_TASK TO CARRY OUT_. Find each line in the records below that contains the word "before", and copy it out.
[[ PROVIDED ENTRIES open ]]
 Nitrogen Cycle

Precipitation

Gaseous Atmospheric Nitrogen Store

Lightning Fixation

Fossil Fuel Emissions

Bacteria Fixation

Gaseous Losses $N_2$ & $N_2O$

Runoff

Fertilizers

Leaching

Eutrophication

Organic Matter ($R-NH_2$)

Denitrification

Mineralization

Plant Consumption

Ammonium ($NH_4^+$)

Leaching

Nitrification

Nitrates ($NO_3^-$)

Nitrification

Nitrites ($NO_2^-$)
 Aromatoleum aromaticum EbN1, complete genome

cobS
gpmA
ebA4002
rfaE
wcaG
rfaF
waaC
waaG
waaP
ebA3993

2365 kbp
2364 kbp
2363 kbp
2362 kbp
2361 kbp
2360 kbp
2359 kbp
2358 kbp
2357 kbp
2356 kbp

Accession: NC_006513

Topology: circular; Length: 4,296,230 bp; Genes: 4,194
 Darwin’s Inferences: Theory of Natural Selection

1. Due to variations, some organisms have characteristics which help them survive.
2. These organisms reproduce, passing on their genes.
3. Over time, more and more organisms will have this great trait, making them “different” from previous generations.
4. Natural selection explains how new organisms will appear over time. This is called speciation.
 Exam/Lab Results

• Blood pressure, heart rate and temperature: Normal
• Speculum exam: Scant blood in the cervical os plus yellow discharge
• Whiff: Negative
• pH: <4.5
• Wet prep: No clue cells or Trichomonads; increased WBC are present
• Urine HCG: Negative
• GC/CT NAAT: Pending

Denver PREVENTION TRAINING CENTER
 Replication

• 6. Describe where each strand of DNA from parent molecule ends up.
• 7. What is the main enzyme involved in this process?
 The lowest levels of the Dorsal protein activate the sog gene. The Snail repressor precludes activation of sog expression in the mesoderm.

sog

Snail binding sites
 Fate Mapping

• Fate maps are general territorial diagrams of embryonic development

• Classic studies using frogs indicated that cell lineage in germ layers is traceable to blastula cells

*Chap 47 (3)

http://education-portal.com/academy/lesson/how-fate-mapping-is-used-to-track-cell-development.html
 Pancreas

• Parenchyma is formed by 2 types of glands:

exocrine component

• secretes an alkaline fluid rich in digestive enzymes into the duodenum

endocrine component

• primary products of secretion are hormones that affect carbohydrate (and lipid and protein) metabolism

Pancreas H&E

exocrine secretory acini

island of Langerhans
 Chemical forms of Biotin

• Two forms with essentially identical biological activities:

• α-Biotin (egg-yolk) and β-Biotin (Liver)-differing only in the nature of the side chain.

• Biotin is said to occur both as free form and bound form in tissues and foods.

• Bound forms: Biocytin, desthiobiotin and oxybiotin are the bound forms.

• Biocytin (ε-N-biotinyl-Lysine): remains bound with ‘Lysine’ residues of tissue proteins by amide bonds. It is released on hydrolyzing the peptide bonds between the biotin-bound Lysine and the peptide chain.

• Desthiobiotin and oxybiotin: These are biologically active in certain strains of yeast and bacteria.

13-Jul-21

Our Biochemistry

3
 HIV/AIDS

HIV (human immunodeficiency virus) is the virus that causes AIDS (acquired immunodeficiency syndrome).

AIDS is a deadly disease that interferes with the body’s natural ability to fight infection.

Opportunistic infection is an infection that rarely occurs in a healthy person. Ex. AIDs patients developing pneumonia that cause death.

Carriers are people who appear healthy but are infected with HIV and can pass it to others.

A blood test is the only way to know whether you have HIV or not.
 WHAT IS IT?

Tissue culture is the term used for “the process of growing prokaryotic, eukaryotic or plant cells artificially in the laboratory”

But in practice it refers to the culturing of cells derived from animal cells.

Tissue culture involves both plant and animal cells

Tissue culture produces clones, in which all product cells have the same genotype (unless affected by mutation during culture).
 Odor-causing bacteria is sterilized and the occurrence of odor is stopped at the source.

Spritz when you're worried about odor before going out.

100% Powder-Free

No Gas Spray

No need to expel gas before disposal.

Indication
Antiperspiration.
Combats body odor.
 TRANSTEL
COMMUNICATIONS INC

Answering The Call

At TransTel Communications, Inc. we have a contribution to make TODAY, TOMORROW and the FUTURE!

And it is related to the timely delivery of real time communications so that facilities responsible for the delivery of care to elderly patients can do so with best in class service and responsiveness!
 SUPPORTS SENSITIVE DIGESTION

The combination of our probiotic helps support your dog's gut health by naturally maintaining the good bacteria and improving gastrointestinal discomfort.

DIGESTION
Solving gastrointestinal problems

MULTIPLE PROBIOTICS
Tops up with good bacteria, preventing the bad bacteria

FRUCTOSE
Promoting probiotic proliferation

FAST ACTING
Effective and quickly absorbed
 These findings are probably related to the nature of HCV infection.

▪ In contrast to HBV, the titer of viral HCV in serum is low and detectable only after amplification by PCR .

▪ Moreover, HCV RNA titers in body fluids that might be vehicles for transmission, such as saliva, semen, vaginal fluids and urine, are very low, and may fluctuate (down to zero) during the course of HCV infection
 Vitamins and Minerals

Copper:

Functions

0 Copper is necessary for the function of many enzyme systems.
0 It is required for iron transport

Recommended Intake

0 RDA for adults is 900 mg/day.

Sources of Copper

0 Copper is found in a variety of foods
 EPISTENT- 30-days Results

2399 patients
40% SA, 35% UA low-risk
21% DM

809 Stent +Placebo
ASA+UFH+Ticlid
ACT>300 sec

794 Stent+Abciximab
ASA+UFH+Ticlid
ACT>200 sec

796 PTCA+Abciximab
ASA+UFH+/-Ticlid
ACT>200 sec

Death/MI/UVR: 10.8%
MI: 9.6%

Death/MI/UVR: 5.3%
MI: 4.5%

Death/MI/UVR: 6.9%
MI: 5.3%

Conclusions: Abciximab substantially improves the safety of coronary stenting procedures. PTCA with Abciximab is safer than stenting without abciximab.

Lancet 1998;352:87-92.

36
[[ PROVIDED ENTRIES closed ]]
_RESPONSE_.
Spritz when you're worried about odor before going out.
No need to expel gas before disposal.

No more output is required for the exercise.